Permanent farmers’ market could yield job opportunities for students

A new permanent farmers’ market at the Marin Civic Center will give vendors the chance to sell their local products seven days a week in a covered Market Hall. The market will open once fundraising of at least $20 million is completed by the Agricultural Institute of Marin.

The market will be constructed on a vacant five-acre lot at the Marin Civic Center, and will include a Market Hall that accommodates 245 vendor stalls, a butcher, dairy, restaurant, cafe and more. The current San Rafael farmers’ market is limited to Thursday and Sunday mornings every week at the Marin Civic Center.

The permanent market will also give high school students additional chances to find jobs with its vendors. Many students currently work with vendors on Sunday mornings to make money, according to the CEO of the Agricultural Institute of Marin Brigitte Moran.  

The San Rafael farmers market on a busy Sunday morning.

The San Rafael farmers market on a busy Sunday morning.

One such student is Redwood senior Kate Garrison, who has been working at the San Rafael farmers’ market on Sundays for two years. Garrison works with Gabriel Farms, a vendor out of Sebastopol that sells apples and Asian pears.

Garrison found work with Gabriel Farms through family friends who needed help working at the market. She passes out samples and greets customers who pass by.

“It’s hard because you have to deal with all the customers, but I like it because I meet a lot of really cool people,” Garrison said.

Garrison said she thinks the new Market Hall will not only be good for vendors but also for customers, who will have seven days a week of access to local products, rain or shine.

“I think that would be really nice because when it gets hot or when it’s raining no one really wants to come [to the outdoor market],” Garrison said.

Vendors like Gabriel Farms, who sell their produce twice a week at the farmer’s market, will be permanent residents once the Market Hall is built. More workers will be needed to accommodate for the expanded hours of work, and many vendors taking part in the Hall will need to hire, according to Moran.

Kendra Kolling, owner of the Farmer’s Wife, a sandwich stand and catering business, looks forward to participating in the market. She hopes to serve up her sandwiches for the shoppers and run the Market Hall cafe seven days a week.

“I’ve built my business in Marin, so it makes perfect sense that I would make my home base in Marin County. This is where it all started. I feel very connected here,” Kolling said.

However, Kolling, whose business has been growing in popularity since she began serving at events such as Outside Lands and Bottlerock, hasn’t settled into a permanent place to cook and serve her food.
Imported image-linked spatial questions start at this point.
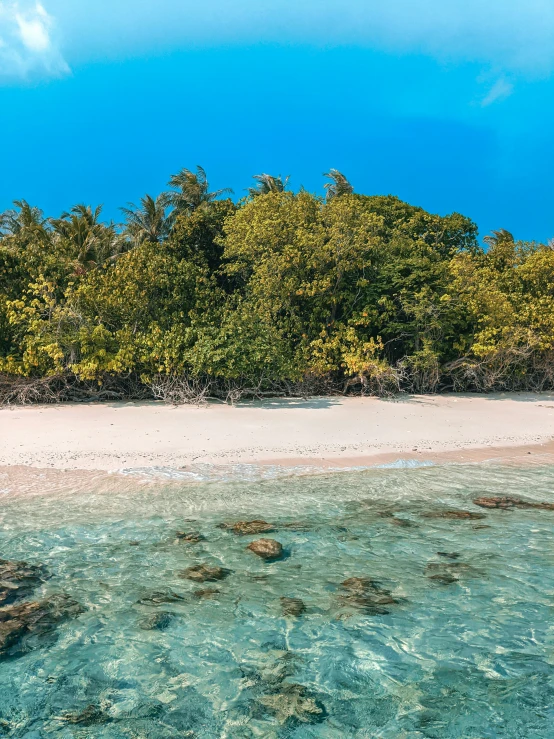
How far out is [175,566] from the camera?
4.75 meters

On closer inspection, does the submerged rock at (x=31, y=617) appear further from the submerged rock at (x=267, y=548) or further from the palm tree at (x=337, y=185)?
the palm tree at (x=337, y=185)

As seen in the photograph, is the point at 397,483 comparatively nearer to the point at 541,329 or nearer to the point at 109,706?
the point at 109,706

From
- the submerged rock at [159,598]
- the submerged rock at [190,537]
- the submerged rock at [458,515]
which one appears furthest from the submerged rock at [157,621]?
the submerged rock at [458,515]

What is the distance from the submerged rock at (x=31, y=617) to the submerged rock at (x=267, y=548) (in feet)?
5.30

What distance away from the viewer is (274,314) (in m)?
14.8

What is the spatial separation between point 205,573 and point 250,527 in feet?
3.51

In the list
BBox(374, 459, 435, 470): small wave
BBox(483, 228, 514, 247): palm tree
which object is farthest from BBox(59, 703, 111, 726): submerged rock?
BBox(483, 228, 514, 247): palm tree

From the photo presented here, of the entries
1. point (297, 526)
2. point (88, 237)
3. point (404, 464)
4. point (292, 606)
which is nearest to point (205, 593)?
point (292, 606)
“I always get asked, ‘When are you going to own a place?’ I have customers all the way from the East Bay coming here and stopping in for a sandwich,” Kolling said. “I have realtors offering places all the time, but I’m waiting for a food-centric place where they offer good, local food, like the new Market Hall.”

Kolling also finds herself in need of help as her business expands and the prospect of the Market Hall starts to solidify. She said she often looks to hire young people and students.

“My son and his friends from high school have always worked by my side, but they’re in college now. It makes sense to hire local kids. They’re young and strong, they don’t have a mortgage to pay for, so it’s a really good side job for high schoolers,” Kolling said.

This is the case for many other vendors at the farmers’ market, Kolling added. She would love the help of students who are interested in working a part time job as she is short on workers.

For now, the project still has a long way to go before construction.

“We’re fundraising right now. We need 20 million dollars to support the construction of everything. So far, we have two million,” Moran said.

While this is only the beginning of a long journey towards this substantial addition to the county, Moran is excited and passionate about what a permanent farmers’ market will bring to the people of Marin.

Looking proudly over the bustling market from her favorite overview spot, Moran added,

“This market is like a bee hive. We’re all bees and this is where we get our nectar.”